__WORK TO BE COMPLETED__:
Beginning with the line below that contains "Property photo for" and ending with the line that contains "アザップロング シルクイン - 11", copy every line exactly. Copy nothing else.

__RECORD SET__:
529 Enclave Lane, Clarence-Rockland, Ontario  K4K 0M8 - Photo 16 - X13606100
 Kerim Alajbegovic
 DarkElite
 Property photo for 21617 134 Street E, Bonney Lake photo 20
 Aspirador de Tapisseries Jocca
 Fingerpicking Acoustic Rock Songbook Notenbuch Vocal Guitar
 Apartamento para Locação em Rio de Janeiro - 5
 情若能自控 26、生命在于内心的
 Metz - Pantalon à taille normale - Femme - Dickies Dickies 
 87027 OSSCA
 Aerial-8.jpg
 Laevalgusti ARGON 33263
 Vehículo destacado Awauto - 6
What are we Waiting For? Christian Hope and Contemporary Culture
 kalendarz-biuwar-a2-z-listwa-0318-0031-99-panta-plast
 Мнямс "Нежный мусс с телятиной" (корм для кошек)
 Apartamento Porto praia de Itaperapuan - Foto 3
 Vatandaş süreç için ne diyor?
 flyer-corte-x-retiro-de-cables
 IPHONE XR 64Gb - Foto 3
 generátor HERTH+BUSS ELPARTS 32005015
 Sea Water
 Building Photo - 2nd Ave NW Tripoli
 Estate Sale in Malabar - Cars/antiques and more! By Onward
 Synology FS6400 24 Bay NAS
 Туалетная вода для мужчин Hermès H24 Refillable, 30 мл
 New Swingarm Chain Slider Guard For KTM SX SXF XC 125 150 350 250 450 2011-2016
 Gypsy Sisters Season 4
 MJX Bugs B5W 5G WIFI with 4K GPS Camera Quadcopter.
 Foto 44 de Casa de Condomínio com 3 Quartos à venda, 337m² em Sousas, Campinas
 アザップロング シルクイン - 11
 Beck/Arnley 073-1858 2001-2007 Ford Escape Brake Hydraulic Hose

__RESPONSE FOR THIS EXERCISE__:
 Property photo for 21617 134 Street E, Bonney Lake photo 20
 Aspirador de Tapisseries Jocca
 Fingerpicking Acoustic Rock Songbook Notenbuch Vocal Guitar
 Apartamento para Locação em Rio de Janeiro - 5
 情若能自控 26、生命在于内心的
 Metz - Pantalon à taille normale - Femme - Dickies Dickies 
 87027 OSSCA
 Aerial-8.jpg
 Laevalgusti ARGON 33263
 Vehículo destacado Awauto - 6
What are we Waiting For? Christian Hope and Contemporary Culture
 kalendarz-biuwar-a2-z-listwa-0318-0031-99-panta-plast
 Мнямс "Нежный мусс с телятиной" (корм для кошек)
 Apartamento Porto praia de Itaperapuan - Foto 3
 Vatandaş süreç için ne diyor?
 flyer-corte-x-retiro-de-cables
 IPHONE XR 64Gb - Foto 3
 generátor HERTH+BUSS ELPARTS 32005015
 Sea Water
 Building Photo - 2nd Ave NW Tripoli
 Estate Sale in Malabar - Cars/antiques and more! By Onward
 Synology FS6400 24 Bay NAS
 Туалетная вода для мужчин Hermès H24 Refillable, 30 мл
 New Swingarm Chain Slider Guard For KTM SX SXF XC 125 150 350 250 450 2011-2016
 Gypsy Sisters Season 4
 MJX Bugs B5W 5G WIFI with 4K GPS Camera Quadcopter.
 Foto 44 de Casa de Condomínio com 3 Quartos à venda, 337m² em Sousas, Campinas
 アザップロング シルクイン - 11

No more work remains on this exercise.